Critics of new Ohio law say it makes an already complicated primary election even more confusing

Voting sign inside a Columbus, Ohio polling place
Jo Ingles
/
Statehouse News Bureau
Voting sign inside a Columbus, Ohio polling place

There are questions about how to follow the law that prohibits "collaboration" between election boards and outside groups.

While Ohio’s elections officials are scrambling to pull everything together for the May 3 primary with all of the redistricting details still uncertain, they are also trying to comply with a new law attached to the budget without a sponsor that prevents collaboration between boards and outside entities on things like voter education and "get out the vote" efforts. County boards are operating differently because of various interpretations of the new law.

Republican Attorney General Dave Yost tried to clarify the law in January but Democratic House Minority Leader Allison Russo (D-Upper Arlington) says elections officials are still confused. That’s why she tried to amend a bill earlier this week that would get rid of that law.

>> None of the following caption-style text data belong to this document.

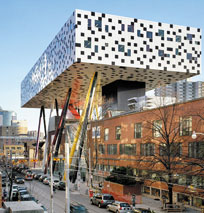 large_OCAD_ext.jpg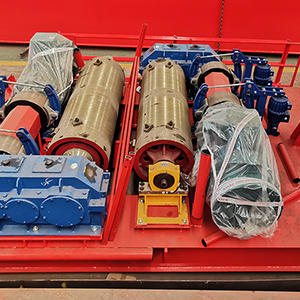 ɽ�|���x���ؙC(j��)е���޹�˾�����S�������~�_�l(f��)չ����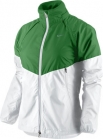 Nike Convertible Jacket WMNS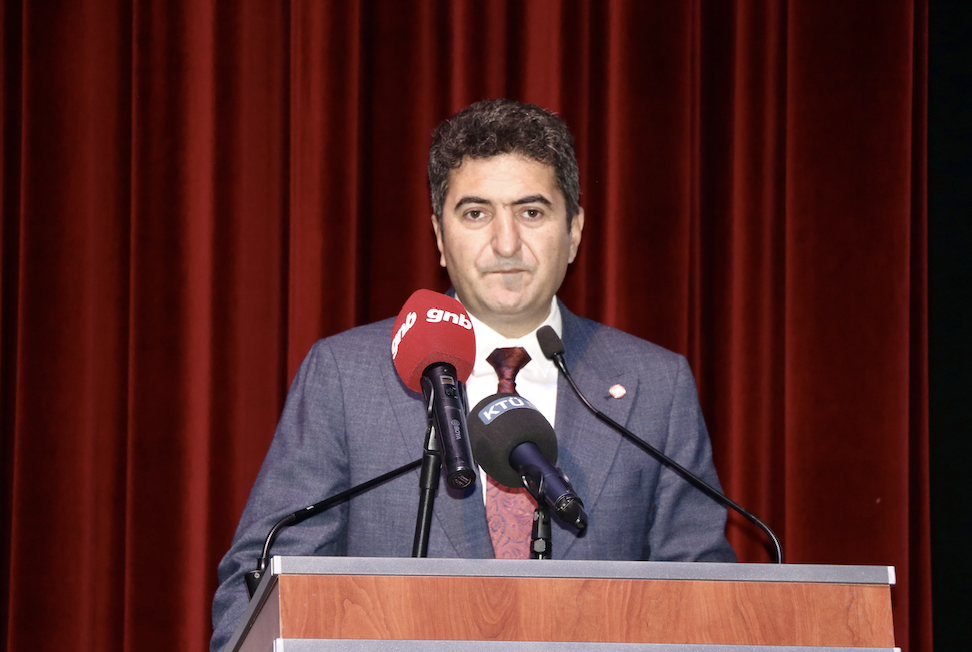 Ekran Resmi 2025 11 05 15.40.11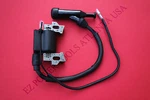 Central Pneumatic 56700 56712 212CC 135PSI 7HP Gas Air Compressor Ignition Coil. Fixed Price $17.99.
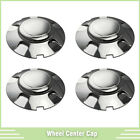 3255 932498706242 Catinbow Vehicle Wheel Center Hub Cap Lug Nut
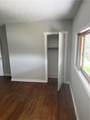 965 Leeds - Photo 12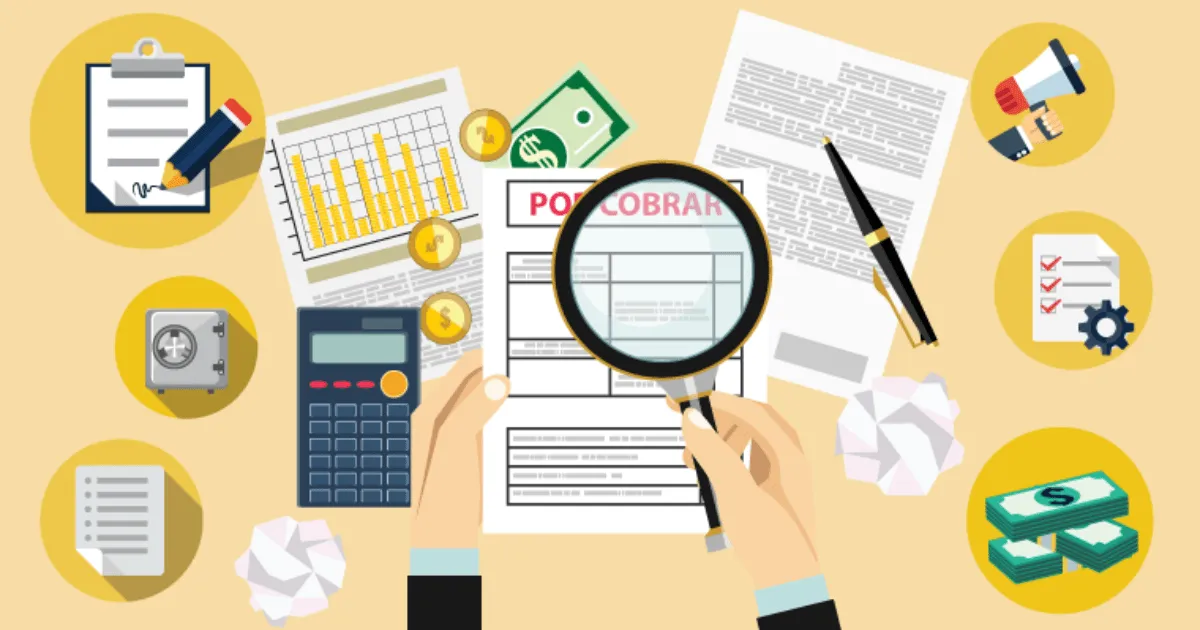 10. ¿Que caracteristicas debe tener cada ente económico para poder ser catalogado dentro de cada grupo?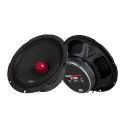 MTX Road Thunder Extreme RTX88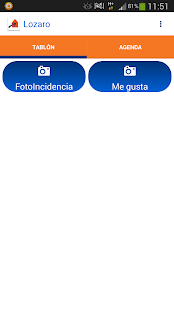 Free Download Lozaro APK for PC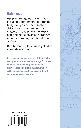 9789462347427a_69305b5cf3d59.webp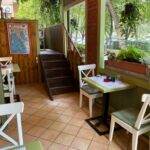 pizza, pizzerie, comanda pizza, livrare pizza, restaurant italian, iosub, cybershield, tripadvisor, cea mai buna pizza, pizza ieftina, pizzerie bucuresti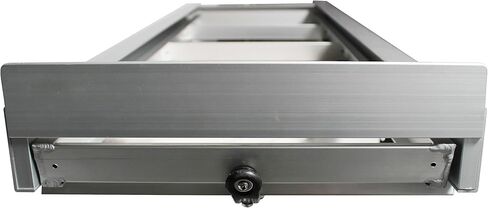 سلم عائم من اكستريم ماكس 3005.3434 - 4 خطوات in Kuwait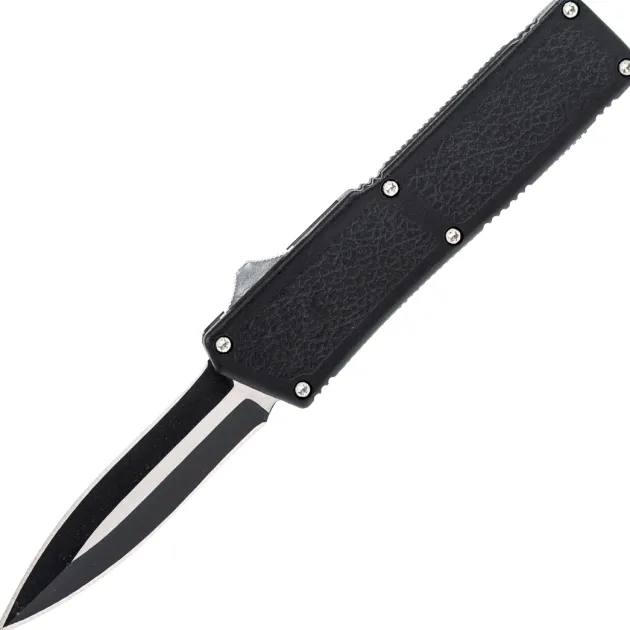 LNDE2BKBK - Lightning OTF D/E automatique
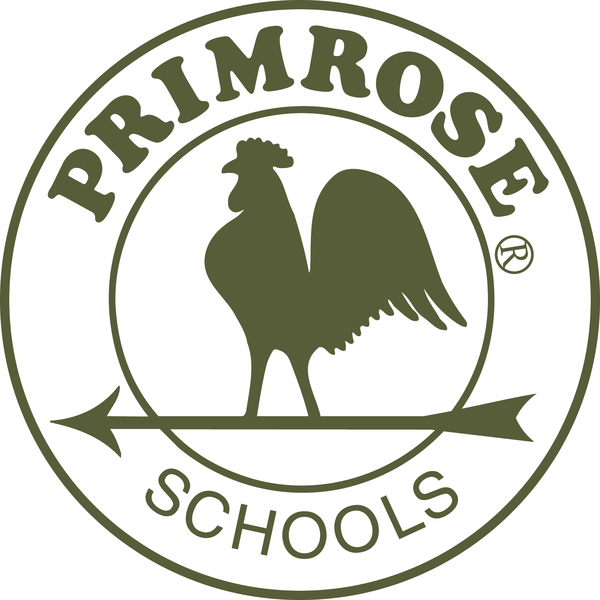 Primrose School Of Alpharetta Logo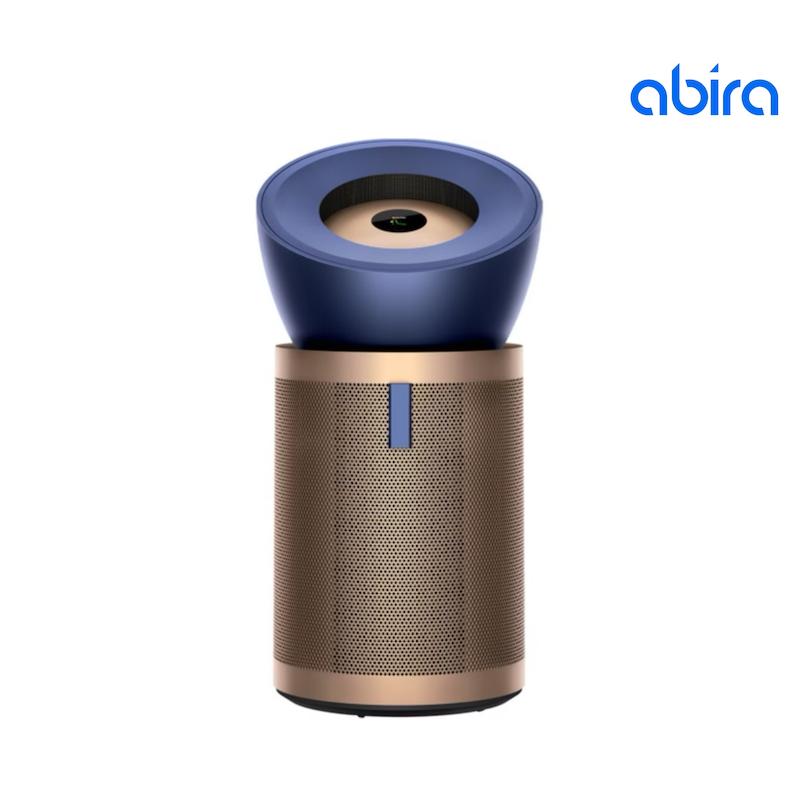 تصفیه هوا دایسون مدل BP04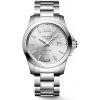 Longines L3.759.4.76.6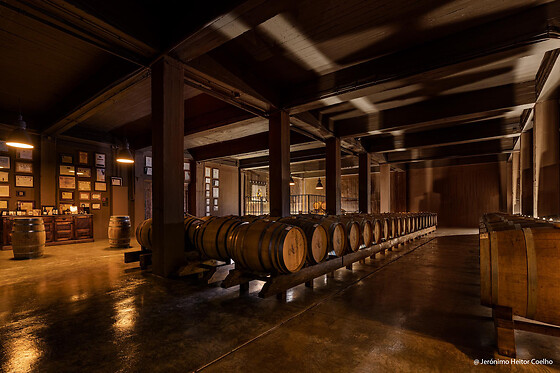 Casa das Talhas - photo 2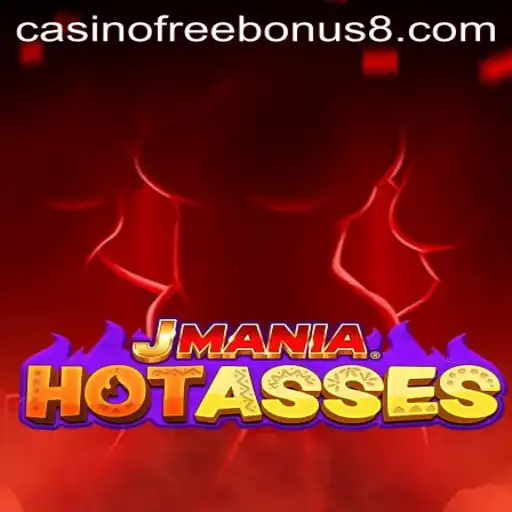 Discover the Thrills of JManiaHotAsses: A Casino Free Bonus Adventure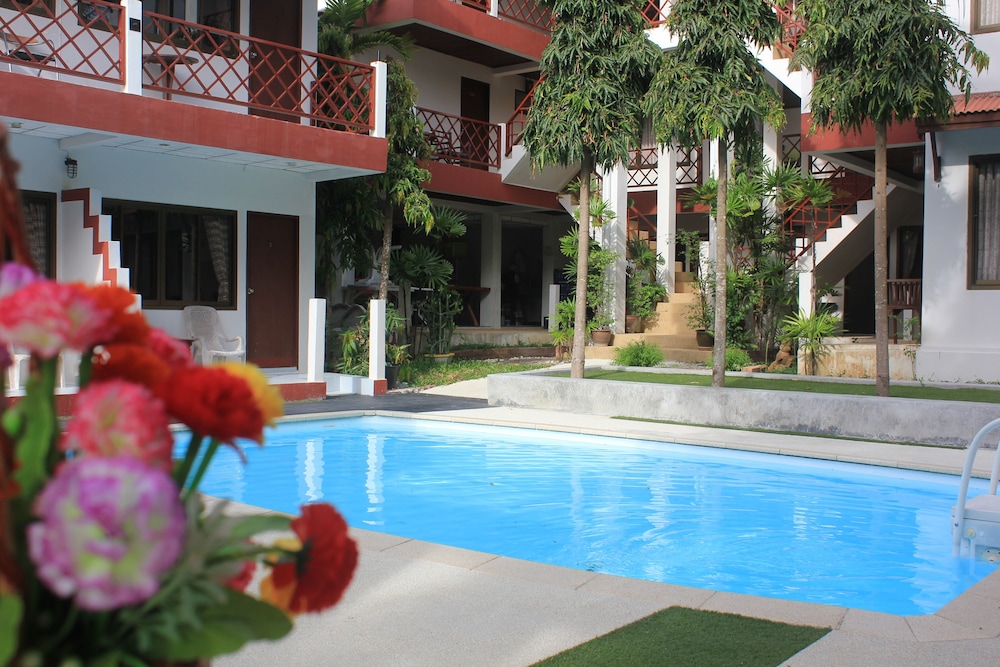 Chaweng Noi Resort 16/69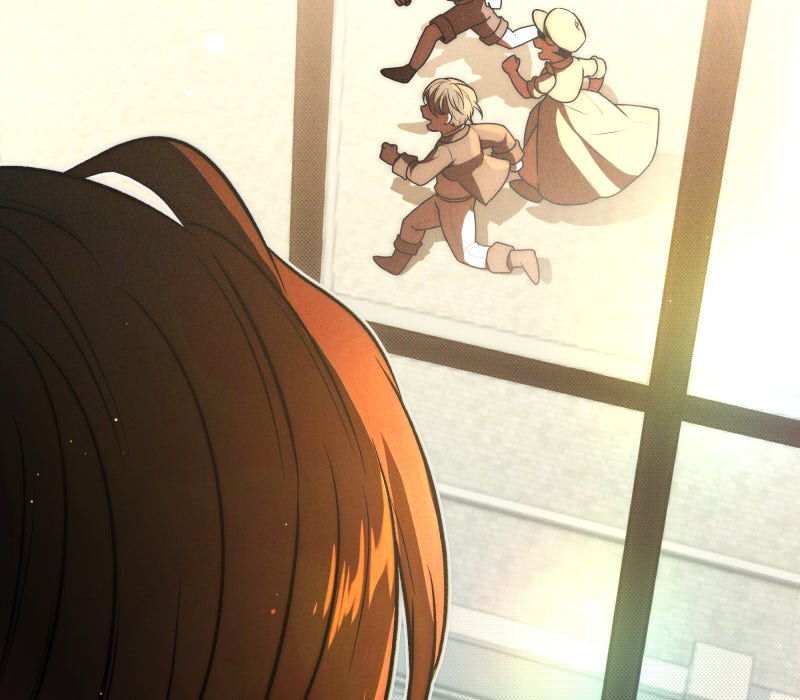 Till Crimes Do Us Part Chapter 3 - Page 198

“In the midst of uncertainty surrounding our impending primary, this amendment ought to be low-hanging fruit and the least we can do to ensure greater clarity and transparency for our election workers," Russo said on the House floor Wednesday.

Without debate, Majority Republicans in the Ohio House voted to table the amendment. Later Speaker Bob Cupp said he does think the law needs clarification but will that happen before the primary?

“We’ll see. It would be good to do it before the primary," Cupp told reporters after the House session.

The May 3 primary is less than two months away.